— START OF Recorded information —
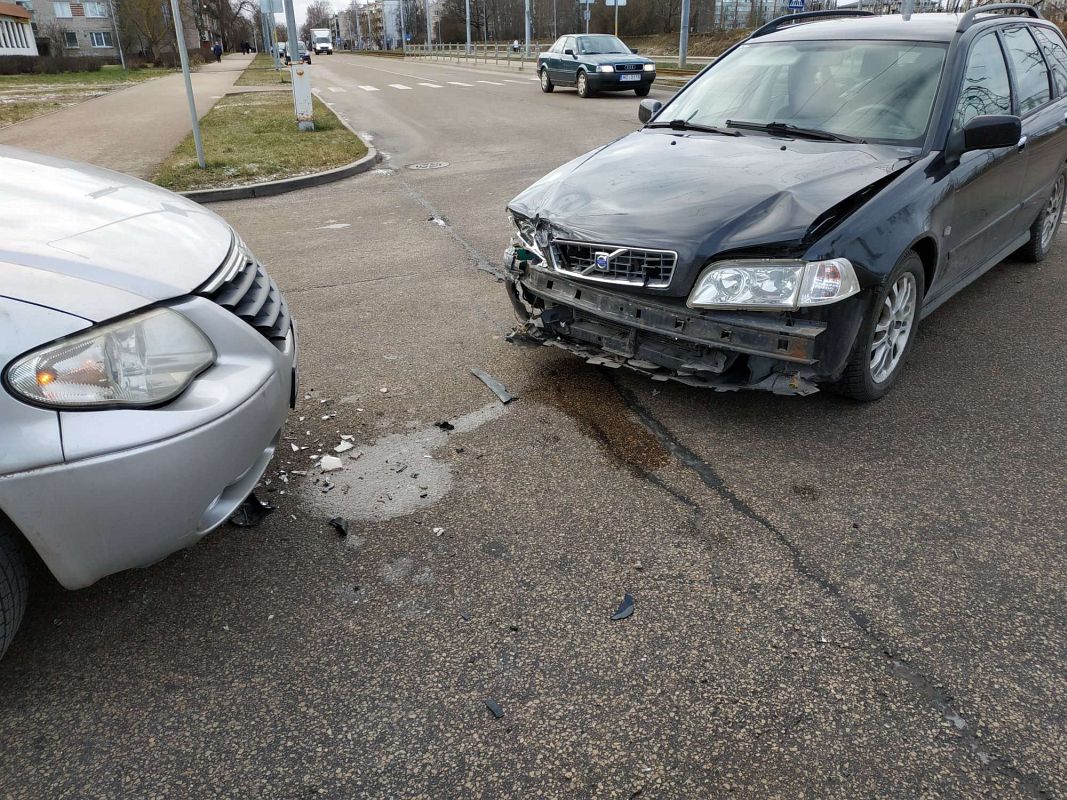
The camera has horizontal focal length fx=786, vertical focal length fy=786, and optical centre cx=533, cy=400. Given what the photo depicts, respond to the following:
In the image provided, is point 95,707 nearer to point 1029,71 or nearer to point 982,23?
point 982,23

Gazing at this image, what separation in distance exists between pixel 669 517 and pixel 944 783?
1309 millimetres

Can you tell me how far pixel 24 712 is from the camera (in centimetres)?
224

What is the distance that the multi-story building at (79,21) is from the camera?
73.6 meters

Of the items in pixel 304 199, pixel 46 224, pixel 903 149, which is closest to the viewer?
pixel 46 224

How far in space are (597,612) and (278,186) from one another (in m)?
9.27

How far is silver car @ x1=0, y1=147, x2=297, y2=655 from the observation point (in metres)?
2.03

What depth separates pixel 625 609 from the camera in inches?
101

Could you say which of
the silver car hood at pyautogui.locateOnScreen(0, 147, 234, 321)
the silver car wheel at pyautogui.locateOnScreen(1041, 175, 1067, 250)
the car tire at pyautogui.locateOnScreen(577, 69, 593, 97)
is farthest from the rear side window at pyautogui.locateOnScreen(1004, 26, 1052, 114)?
the car tire at pyautogui.locateOnScreen(577, 69, 593, 97)

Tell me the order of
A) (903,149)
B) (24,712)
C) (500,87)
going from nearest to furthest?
1. (24,712)
2. (903,149)
3. (500,87)

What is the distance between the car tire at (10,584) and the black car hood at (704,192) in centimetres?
254

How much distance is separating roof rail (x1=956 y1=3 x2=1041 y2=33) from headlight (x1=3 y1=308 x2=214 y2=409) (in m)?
4.40

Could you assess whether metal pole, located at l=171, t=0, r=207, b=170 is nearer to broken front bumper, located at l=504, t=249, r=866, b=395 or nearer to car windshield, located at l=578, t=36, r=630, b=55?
broken front bumper, located at l=504, t=249, r=866, b=395

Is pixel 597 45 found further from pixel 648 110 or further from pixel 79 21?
pixel 79 21

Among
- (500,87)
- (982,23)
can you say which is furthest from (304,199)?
(500,87)
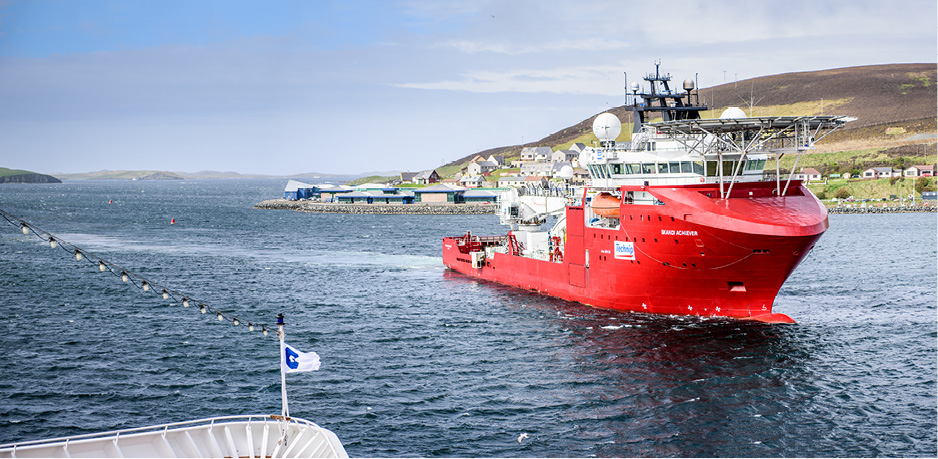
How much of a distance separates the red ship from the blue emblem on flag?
22.3 m

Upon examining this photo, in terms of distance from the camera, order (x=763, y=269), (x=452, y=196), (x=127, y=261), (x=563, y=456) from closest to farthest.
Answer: (x=563, y=456)
(x=763, y=269)
(x=127, y=261)
(x=452, y=196)

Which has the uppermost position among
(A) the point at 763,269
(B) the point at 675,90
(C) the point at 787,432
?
(B) the point at 675,90

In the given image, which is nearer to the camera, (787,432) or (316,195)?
(787,432)

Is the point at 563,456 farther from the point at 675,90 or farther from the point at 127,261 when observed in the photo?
the point at 127,261

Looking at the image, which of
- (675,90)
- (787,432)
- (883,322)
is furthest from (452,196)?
(787,432)

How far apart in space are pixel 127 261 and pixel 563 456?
58106 millimetres

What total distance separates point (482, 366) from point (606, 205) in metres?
13.4

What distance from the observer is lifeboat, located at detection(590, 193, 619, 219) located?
4256cm

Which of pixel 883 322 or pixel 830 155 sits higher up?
pixel 830 155

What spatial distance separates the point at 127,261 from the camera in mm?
71250

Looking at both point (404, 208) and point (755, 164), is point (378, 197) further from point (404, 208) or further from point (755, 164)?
point (755, 164)

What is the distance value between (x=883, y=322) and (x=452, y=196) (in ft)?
421

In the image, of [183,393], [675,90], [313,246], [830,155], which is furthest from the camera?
[830,155]

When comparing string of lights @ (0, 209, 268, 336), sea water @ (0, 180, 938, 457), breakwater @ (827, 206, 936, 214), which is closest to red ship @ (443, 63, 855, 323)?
sea water @ (0, 180, 938, 457)
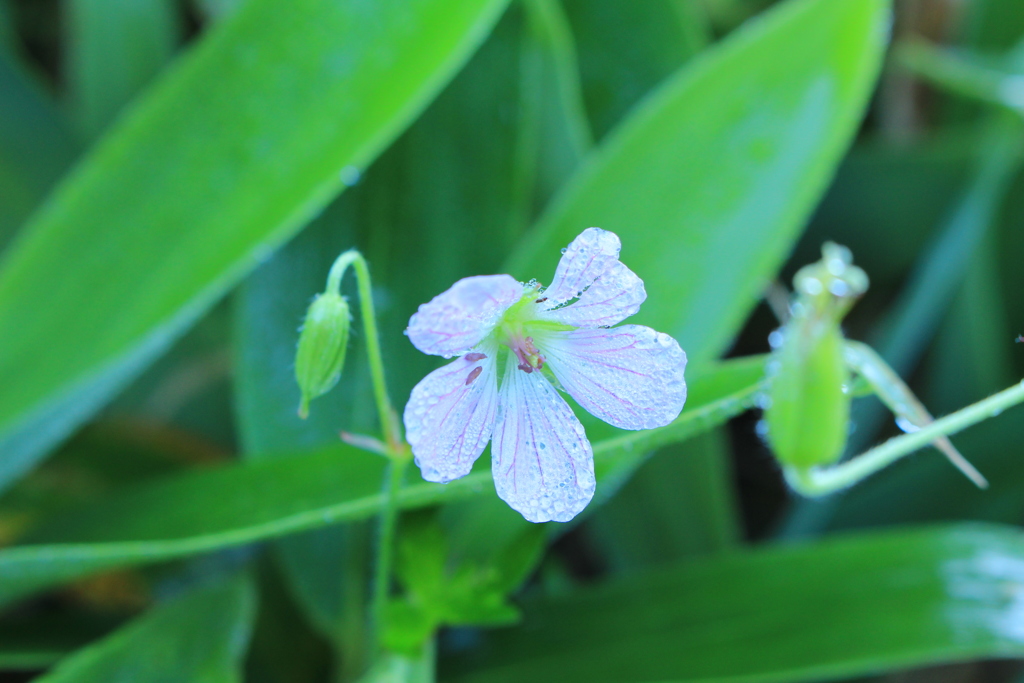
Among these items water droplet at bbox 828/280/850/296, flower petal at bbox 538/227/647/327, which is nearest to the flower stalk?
flower petal at bbox 538/227/647/327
— END OF Recorded information —
Set exercise
Leave out the pictures and repeat everything else in the records exactly.

Result
The camera has horizontal focal length fx=786, vertical focal length fy=786, and optical centre cx=533, cy=400. Given what the photo depicts, respond to the following:
In the image provided, is point 95,707 nearer to point 1029,71 or nearer to point 982,23?
point 982,23

Gazing at this image, what separation in distance exists between pixel 669 517 and pixel 944 783?
1309 millimetres

Can you tell me how far pixel 24 712 is from the camera (in centimetres)?
224

What is the distance that the multi-story building at (79,21) is from the camera?
73.6 meters

Of the items in pixel 304 199, pixel 46 224, pixel 903 149, which is closest to the viewer?
pixel 46 224

How far in space are (597,612) and (278,186) from one another (in m)?
9.27

How far is silver car @ x1=0, y1=147, x2=297, y2=655 from the observation point (in metres)?
2.03

What depth separates pixel 625 609 from the camera in inches?
101

Could you say which of
the silver car hood at pyautogui.locateOnScreen(0, 147, 234, 321)
the silver car wheel at pyautogui.locateOnScreen(1041, 175, 1067, 250)
the car tire at pyautogui.locateOnScreen(577, 69, 593, 97)
is farthest from the rear side window at pyautogui.locateOnScreen(1004, 26, 1052, 114)?
the car tire at pyautogui.locateOnScreen(577, 69, 593, 97)

Tell me the order of
A) (903,149)
B) (24,712)
C) (500,87)
going from nearest to furthest?
1. (24,712)
2. (903,149)
3. (500,87)

What is the distance between the car tire at (10,584) and the black car hood at (704,192) in centimetres?
254

How much distance is separating roof rail (x1=956 y1=3 x2=1041 y2=33) from headlight (x1=3 y1=308 x2=214 y2=409) (in m)?
4.40

Could you assess whether metal pole, located at l=171, t=0, r=207, b=170 is nearer to broken front bumper, located at l=504, t=249, r=866, b=395 or nearer to car windshield, located at l=578, t=36, r=630, b=55?
broken front bumper, located at l=504, t=249, r=866, b=395

Is pixel 597 45 found further from pixel 648 110 or further from pixel 79 21?
pixel 79 21

Among
- (500,87)
- (982,23)
can you say which is furthest from (304,199)?
(500,87)
How much of a distance separates the red ship from the blue emblem on flag?
22.3 m

Upon examining this photo, in terms of distance from the camera, order (x=763, y=269), (x=452, y=196), (x=127, y=261), (x=563, y=456) from closest to farthest.
Answer: (x=563, y=456)
(x=763, y=269)
(x=127, y=261)
(x=452, y=196)

Which has the uppermost position among
(A) the point at 763,269
(B) the point at 675,90
(C) the point at 787,432
?
(B) the point at 675,90

In the given image, which is nearer to the camera, (787,432) or (316,195)?
(787,432)

Is the point at 563,456 farther from the point at 675,90 or farther from the point at 127,261 when observed in the photo?
the point at 127,261

Looking at the image, which of
- (675,90)
- (787,432)
- (883,322)
is furthest from (452,196)?
(787,432)

How far apart in space are pixel 127 261 and pixel 563 456?
58106 millimetres

What total distance separates point (482, 366) from point (606, 205) in metres?
13.4

What distance from the observer is lifeboat, located at detection(590, 193, 619, 219) located?
4256cm

Which of pixel 883 322 or pixel 830 155 sits higher up?
pixel 830 155

What spatial distance separates the point at 127,261 from the camera in mm?
71250

Looking at both point (404, 208) and point (755, 164), is point (378, 197) further from point (404, 208) or further from point (755, 164)?
point (755, 164)

What is the distance value between (x=883, y=322) and (x=452, y=196) (in ft)?
421

In the image, of [183,393], [675,90], [313,246], [830,155], which is furthest from the camera?
[830,155]

When comparing string of lights @ (0, 209, 268, 336), sea water @ (0, 180, 938, 457), breakwater @ (827, 206, 936, 214), which is closest to red ship @ (443, 63, 855, 323)?
sea water @ (0, 180, 938, 457)
Among these items water droplet at bbox 828/280/850/296, flower petal at bbox 538/227/647/327, which is nearest to the flower stalk?
flower petal at bbox 538/227/647/327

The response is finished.